Providence, R.I. — Nortek’s audio, video and control solutions (AVC) segment improved its operating results in the fourth quarter, and Nortek expects the segment’s operating performance “to continue to stabilize in 2015,” the company said in releasing fourth-quarter financial results.
AVC’s fourth-quarter improvement “reflected the strides we are making in the restructuring and repositioning of those businesses,” the company said without revealing the group’s fourth-quarter sales or operating results.
For the full year, however, AVC sales fell, and the group’s operating losses grew.
AVC’s 2014 sales grew 9.5 percent to $162.6 million following a 2013 drop of 9.2 percent to $179.7 million. The company previously reported that nine-month AVC sales were off 9.9 percent to $120.5 million.
AVC’s full-year operating losses grew to $19.2 million from a 2013 operating loss of $12.9 million and a 2012 operating loss of $2.1 million.
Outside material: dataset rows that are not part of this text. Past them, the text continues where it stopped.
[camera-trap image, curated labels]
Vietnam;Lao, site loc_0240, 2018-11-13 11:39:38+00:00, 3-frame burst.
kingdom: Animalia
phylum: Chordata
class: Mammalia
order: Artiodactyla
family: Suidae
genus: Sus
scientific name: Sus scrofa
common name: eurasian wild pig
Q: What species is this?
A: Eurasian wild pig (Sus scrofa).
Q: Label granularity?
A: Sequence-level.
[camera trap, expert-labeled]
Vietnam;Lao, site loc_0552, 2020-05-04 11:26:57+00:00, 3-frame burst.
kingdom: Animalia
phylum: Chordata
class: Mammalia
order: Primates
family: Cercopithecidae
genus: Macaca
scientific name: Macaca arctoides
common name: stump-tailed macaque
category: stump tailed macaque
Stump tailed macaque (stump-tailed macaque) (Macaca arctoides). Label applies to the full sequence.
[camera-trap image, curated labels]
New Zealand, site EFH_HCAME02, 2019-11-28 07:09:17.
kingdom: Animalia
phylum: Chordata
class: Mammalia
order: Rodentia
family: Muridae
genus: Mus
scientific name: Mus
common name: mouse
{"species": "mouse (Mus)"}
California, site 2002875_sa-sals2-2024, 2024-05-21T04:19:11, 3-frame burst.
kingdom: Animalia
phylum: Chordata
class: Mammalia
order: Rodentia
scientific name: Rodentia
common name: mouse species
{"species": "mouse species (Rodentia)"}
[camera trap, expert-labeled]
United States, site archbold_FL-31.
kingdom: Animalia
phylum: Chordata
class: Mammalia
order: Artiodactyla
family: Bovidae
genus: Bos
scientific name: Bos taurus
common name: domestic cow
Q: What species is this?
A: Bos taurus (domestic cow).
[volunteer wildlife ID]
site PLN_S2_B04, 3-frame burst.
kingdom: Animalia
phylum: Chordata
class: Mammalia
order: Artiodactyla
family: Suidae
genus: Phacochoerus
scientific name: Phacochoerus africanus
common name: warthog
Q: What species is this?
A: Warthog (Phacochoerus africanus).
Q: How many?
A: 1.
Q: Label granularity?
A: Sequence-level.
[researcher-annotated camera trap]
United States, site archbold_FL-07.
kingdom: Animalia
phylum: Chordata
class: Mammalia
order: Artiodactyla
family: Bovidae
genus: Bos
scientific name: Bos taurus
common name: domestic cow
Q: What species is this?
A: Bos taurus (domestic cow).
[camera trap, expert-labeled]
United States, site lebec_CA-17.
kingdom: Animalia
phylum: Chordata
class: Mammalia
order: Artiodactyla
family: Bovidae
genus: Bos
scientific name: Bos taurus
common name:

The AVC segment mainly consists of residential audio/video equipment (including architectural speakers and power conditioners) and home-control equipment, but it also includes professional video signal-management solutions. Brands include Elan, Niles, SpeakerCraft, Panamax, Proficient, and Xantech, TV One and Gefen.
Consolidated Nortek sales for the full year were up 11.3 percent to $2.55 billion following 2012’s 3.9 percent gain, but net losses grew to $45.6 million from 2013’s net loss of $8.3 million. In 2012, Nortek posted net income of $9.5 million following net losses of $55.9 million and $13.4 million in 2011, and 2010, respectively.
Nortek’s other businesses include residential and commercial HVAC, security, and ergonomic and productivity solutions, such as display mounts.
Like before, Nortek attributed AVC’s falling sales to declining demand “driven, in part, by technology changes that affect certain product categories that the businesses compete in.” The changes “caused demand to shift from certain of our legacy products to newer technologies.”
Another factor was “sales discounts offered on certain legacy products and inefficiencies experienced in the combination of certain businesses as well as the shifting of logistics to a third-party provider.”